今回は1983年のフランシス・フォード・コッポラ監督の映画”Rumble Fish“を拝見しました。Matt Dillon主演の青春群像劇ですが、Matt Dillonの心の揺れ動きから、ちょっと距離を置いた突き放したようなコッポラ監督の視線は、暗い、冷徹な、冷静沈着なものだと思います。
1939年のLa Fin Du Jourというジュリアン・デュビビエ監督の作品でも、悲劇的なトリックスターであるミシェル・シモンを、遠くから冷徹に距離を取りながら眺めているデュビビエ監督の冷たい視線が印象に残っていますが、本作”Rumble Fish”を観て、小生は、あの映画を少し思い出しました。
ジュリアン・デュビビエ監督や、コッポラ監督の距離感というものは、人の痛みや苦しみを描きながらも、何処かで共に迷い、共に傷つき、共に倒れてゆくような姿勢は示さない部分があります。
だから、ジュリアン・デュビビエ監督の”La Fin Du Jour”や、本作”Rumble Fish”には、若者たちの心の影を捉えた青春群像劇と云っても、ジム・ジャームッシュ監督の”Down By Low“や、デニス・ホッパー監督の”イージー・ライダー“、エドワード・ヤン監督の”恐怖分子“、石井聰亙監督の”狂い咲きサンダーロード“や、ジャン=リュック・ゴダール監督の”はなればなれに“のような、監督自身が最強のトリックスターとして奔放に振る舞い、若者たちと共に傷つき、共に斃れ、魂の彼岸への長い旅路を、永遠の端緒への絶え間ない希求を、共に煩い、共に慈しみ、共に還ってゆく凄まじい作品とは、違った趣があります。

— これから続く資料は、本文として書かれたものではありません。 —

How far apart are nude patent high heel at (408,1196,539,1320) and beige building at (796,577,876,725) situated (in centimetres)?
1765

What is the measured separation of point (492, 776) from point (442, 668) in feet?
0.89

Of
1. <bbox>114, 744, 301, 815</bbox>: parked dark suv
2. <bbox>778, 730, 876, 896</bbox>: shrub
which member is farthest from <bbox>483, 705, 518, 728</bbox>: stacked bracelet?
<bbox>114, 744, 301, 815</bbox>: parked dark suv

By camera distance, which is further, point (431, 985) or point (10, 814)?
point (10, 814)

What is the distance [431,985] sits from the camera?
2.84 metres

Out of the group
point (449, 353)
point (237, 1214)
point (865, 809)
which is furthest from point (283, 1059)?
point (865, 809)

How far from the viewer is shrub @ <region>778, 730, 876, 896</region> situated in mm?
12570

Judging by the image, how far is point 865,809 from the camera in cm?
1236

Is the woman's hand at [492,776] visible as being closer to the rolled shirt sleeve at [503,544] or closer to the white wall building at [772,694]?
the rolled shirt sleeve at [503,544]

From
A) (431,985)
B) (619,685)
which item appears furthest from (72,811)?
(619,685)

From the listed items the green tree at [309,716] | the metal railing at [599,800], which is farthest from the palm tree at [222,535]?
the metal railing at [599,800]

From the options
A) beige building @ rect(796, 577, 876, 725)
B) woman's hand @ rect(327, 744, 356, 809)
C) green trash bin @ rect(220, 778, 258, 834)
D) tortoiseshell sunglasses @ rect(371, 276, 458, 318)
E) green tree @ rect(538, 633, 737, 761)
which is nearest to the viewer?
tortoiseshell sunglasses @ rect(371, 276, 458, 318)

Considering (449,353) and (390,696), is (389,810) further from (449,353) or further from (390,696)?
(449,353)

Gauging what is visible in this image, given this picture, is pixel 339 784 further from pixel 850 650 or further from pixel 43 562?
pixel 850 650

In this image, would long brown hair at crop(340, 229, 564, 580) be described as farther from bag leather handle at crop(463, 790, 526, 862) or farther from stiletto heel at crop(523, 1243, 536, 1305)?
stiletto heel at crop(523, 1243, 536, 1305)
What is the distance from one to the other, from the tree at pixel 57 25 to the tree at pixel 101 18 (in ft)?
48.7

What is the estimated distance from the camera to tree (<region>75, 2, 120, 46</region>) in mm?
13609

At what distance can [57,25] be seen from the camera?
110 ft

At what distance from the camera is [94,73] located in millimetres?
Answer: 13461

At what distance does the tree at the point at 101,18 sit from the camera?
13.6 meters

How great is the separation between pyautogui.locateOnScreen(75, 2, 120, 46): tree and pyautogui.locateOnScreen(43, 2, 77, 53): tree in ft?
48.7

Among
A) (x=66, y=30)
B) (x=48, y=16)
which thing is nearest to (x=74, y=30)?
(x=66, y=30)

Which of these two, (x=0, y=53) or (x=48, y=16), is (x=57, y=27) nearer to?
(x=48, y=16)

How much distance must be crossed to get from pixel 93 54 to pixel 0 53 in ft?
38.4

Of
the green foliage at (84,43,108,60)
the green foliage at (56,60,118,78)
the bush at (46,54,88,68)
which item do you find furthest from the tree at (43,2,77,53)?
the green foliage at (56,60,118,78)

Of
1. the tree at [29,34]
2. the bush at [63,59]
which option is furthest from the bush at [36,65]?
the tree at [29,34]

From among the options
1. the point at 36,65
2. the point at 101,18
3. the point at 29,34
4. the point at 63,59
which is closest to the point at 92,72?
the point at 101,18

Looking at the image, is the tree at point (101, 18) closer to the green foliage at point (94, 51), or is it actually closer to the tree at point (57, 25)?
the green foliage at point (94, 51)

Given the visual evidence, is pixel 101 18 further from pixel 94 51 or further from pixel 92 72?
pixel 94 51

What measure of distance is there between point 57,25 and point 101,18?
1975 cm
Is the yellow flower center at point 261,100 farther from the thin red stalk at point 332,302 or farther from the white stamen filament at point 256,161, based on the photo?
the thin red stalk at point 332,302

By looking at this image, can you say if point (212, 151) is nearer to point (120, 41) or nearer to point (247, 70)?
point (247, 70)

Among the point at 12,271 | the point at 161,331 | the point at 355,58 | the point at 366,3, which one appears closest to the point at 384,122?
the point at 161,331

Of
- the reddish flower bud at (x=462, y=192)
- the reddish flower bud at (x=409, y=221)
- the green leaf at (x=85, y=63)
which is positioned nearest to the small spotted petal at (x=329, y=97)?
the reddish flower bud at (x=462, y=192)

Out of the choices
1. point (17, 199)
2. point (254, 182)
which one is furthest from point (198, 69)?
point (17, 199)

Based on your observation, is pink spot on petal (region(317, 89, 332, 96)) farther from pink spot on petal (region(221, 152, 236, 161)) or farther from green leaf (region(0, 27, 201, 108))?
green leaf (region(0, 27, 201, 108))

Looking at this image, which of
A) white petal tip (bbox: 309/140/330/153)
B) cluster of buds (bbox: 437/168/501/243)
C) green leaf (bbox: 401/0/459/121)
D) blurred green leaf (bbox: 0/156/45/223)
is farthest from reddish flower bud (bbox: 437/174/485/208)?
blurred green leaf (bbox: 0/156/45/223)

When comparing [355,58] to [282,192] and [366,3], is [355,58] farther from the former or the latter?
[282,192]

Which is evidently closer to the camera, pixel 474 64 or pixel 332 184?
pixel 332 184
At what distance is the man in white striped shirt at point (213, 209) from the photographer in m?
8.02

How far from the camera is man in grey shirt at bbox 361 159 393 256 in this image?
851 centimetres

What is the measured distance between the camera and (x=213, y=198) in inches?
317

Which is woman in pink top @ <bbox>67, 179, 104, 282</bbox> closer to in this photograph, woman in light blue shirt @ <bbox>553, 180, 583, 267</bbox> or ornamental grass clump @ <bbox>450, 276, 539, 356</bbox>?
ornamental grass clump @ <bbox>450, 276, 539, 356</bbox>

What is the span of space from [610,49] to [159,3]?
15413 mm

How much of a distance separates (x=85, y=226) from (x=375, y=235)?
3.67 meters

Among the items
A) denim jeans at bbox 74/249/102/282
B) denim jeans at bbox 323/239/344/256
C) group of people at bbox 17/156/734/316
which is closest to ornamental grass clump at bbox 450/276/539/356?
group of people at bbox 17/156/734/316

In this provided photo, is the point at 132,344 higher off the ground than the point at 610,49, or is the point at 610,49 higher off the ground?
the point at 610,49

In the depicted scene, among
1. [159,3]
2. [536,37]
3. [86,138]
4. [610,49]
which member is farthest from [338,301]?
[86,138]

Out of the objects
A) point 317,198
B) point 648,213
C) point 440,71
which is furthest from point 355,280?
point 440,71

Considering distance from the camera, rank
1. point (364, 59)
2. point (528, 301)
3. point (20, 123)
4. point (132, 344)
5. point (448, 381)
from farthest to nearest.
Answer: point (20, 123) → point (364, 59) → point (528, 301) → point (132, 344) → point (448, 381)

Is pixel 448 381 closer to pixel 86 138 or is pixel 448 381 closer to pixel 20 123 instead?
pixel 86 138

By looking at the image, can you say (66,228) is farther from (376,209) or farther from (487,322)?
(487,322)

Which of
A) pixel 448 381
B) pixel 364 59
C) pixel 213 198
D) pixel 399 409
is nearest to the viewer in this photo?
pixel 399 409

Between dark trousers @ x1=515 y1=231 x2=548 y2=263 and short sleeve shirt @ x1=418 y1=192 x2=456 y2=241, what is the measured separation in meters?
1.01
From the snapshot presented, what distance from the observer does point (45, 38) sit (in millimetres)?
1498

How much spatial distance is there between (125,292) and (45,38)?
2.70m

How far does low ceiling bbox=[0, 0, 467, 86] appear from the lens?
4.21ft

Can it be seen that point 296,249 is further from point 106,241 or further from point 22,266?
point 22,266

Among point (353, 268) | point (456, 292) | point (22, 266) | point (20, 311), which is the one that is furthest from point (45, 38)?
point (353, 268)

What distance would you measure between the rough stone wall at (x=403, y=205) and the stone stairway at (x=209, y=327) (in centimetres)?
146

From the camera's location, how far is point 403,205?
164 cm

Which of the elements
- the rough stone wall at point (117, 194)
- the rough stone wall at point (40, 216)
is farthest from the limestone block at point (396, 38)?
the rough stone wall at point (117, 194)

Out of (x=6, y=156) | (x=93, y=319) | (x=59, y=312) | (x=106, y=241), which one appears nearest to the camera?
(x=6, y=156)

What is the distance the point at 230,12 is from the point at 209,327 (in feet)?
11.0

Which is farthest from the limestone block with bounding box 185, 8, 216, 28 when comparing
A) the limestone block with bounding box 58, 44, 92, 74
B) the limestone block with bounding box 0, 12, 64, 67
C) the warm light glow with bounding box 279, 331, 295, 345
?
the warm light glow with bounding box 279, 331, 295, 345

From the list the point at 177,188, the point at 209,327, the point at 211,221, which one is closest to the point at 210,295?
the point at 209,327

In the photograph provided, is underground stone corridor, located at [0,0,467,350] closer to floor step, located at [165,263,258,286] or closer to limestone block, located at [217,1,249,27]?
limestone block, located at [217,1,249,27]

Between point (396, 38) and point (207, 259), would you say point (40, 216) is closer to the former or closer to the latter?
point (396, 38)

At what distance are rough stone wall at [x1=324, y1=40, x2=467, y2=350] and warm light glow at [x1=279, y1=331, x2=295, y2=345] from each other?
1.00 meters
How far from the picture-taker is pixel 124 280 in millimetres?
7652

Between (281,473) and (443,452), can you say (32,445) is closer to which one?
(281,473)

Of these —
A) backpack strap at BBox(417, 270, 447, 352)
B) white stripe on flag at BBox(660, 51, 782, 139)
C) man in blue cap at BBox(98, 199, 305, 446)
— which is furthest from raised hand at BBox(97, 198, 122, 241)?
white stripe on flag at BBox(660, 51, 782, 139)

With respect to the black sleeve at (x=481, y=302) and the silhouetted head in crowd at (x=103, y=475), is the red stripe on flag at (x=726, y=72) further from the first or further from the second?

これは、どちらが良い、悪いと云う話ではなくて、若者たちと共に負け、共に苦しみ、共に斃れると云う姿勢と、若者たちの負け方を愛し、理解し、考え、自らの文体で誰かに伝えようとする姿勢は、全く違ったアプローチであると云うことです。
小生は本作”Rumble Fish”や、若い頃に観た”La Fin Du Jour”を、あくまでも境界の向こうへ突き抜けて行く、表裏一体の翼を持った墜落天使としての若者たちへの憧憬の視線、そうした自由な精神への、頑迷な後悔のような、甘い憧れの視線の、表出であるように感じました。1983年という、原色のフィルムばかりが世界中を飛び回っている時代にも関わらず、モノクロームの映像に固執し、水槽の中の”Rumble Fish”にだけ、紅の、青の、目の醒めるような色をつけた監督の心は、モノクロームに見えてしまう手に入らない憧れの世界への、幻想の顕れをその魚の色味に託したのではないかと思います。
空瓶と、煙草の吸殻と、吐き捨てられた唾と、泥水と、落書きだらけの朽ちたコンクリートがくすぶる裏路地を、1983年の空気の中では、ずいぶん季節外れなモノクロームの色彩で、叙情的に捉えたカメラは、Stephen H.Burumの手によるもので、偶然ですが少し前に再見した小生が大好きなブライアン・デ・パルマ監督の”Sneak Eyes”と同じ撮影監督でした。デ・パルマ中期の名作”The Untachable“の撮影も、Stephen H.Burumが手掛けられています。